Open dsplaisted opened 6 years ago

dsplaisted commented 6 years ago

From @dsplaisted on May 10, 2017 18:48

Adding a .resx file to an SDK project using Visual Studio results in the following added to the project file:

  <ItemGroup>
    <Compile Update="Resource1.Designer.cs">
      <DesignTime>True</DesignTime>
      <AutoGen>True</AutoGen>
      <DependentUpon>Resource1.resx</DependentUpon>
    </Compile>
  </ItemGroup>

  <ItemGroup>
    <EmbeddedResource Update="Resource1.resx">
      <Generator>ResXFileCodeGenerator</Generator>
      <LastGenOutput>Resource1.Designer.cs</LastGenOutput>
    </EmbeddedResource>
  </ItemGroup>

Ideally, nothing would be added to the project file when you add a .resx to the project. We may be able to do this in the SDK just by setting the appropriate metadata on the implicit EmbeddedResource items and the Compile items for .Designer.cs files.

Copied from original issue: dotnet/sdk#1199

dsplaisted commented 6 years ago

From @wli3 on September 14, 2017 0:48

It need a way to link each other, by convention? I am thinking start from blah.resx, and look for in @(Compile), if there is a file matches blah.Designer.cs then "link" them.
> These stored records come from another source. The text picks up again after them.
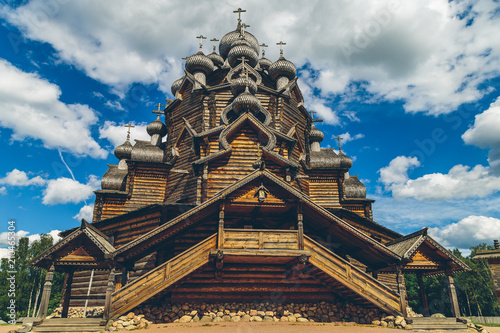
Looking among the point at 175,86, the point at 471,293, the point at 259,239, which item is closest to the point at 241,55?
the point at 175,86

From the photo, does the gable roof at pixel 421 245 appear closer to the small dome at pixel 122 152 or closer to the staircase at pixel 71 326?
the staircase at pixel 71 326

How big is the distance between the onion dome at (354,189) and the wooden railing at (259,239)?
522 inches

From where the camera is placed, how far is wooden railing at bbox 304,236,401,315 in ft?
32.6

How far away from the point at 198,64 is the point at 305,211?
1557cm

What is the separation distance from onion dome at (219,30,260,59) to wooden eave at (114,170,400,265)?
60.8ft

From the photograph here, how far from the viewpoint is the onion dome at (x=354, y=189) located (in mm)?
22406

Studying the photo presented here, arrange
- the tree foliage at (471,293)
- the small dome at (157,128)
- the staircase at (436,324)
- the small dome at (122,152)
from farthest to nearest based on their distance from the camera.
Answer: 1. the tree foliage at (471,293)
2. the small dome at (122,152)
3. the small dome at (157,128)
4. the staircase at (436,324)

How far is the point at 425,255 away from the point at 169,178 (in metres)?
14.7

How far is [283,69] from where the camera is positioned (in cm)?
2262

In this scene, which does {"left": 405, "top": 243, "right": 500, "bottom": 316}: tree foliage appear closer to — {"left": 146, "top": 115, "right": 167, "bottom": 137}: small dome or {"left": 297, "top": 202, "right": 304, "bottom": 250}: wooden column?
{"left": 297, "top": 202, "right": 304, "bottom": 250}: wooden column

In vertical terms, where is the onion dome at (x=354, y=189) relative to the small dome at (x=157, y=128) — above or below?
below

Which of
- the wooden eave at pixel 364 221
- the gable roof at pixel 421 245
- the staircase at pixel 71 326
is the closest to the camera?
the staircase at pixel 71 326

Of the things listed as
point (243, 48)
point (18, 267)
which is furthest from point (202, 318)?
point (18, 267)

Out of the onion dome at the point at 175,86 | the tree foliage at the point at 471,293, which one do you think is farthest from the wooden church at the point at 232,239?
the tree foliage at the point at 471,293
dsplaisted commented 6 years ago

Related #1441

dsplaisted commented 6 years ago

From @wli3 on September 20, 2017 17:12

(Some what related https://github.com/Microsoft/VSProjectSystem/issues/169 https://github.com/dotnet/project-system/issues/1467#issuecomment-327064967)

dsplaisted commented 6 years ago

From @davkean on September 26, 2017 0:39

I've done some research on what some of this metadata is used for:

Conclusion, we can remove all metadata from the designer file.

dsplaisted commented 6 years ago

From @wli3 on July 19, 2018 18:46

@dsplaisted @davkean sorry for the long delay. Conclude from David's research, can we close this issue?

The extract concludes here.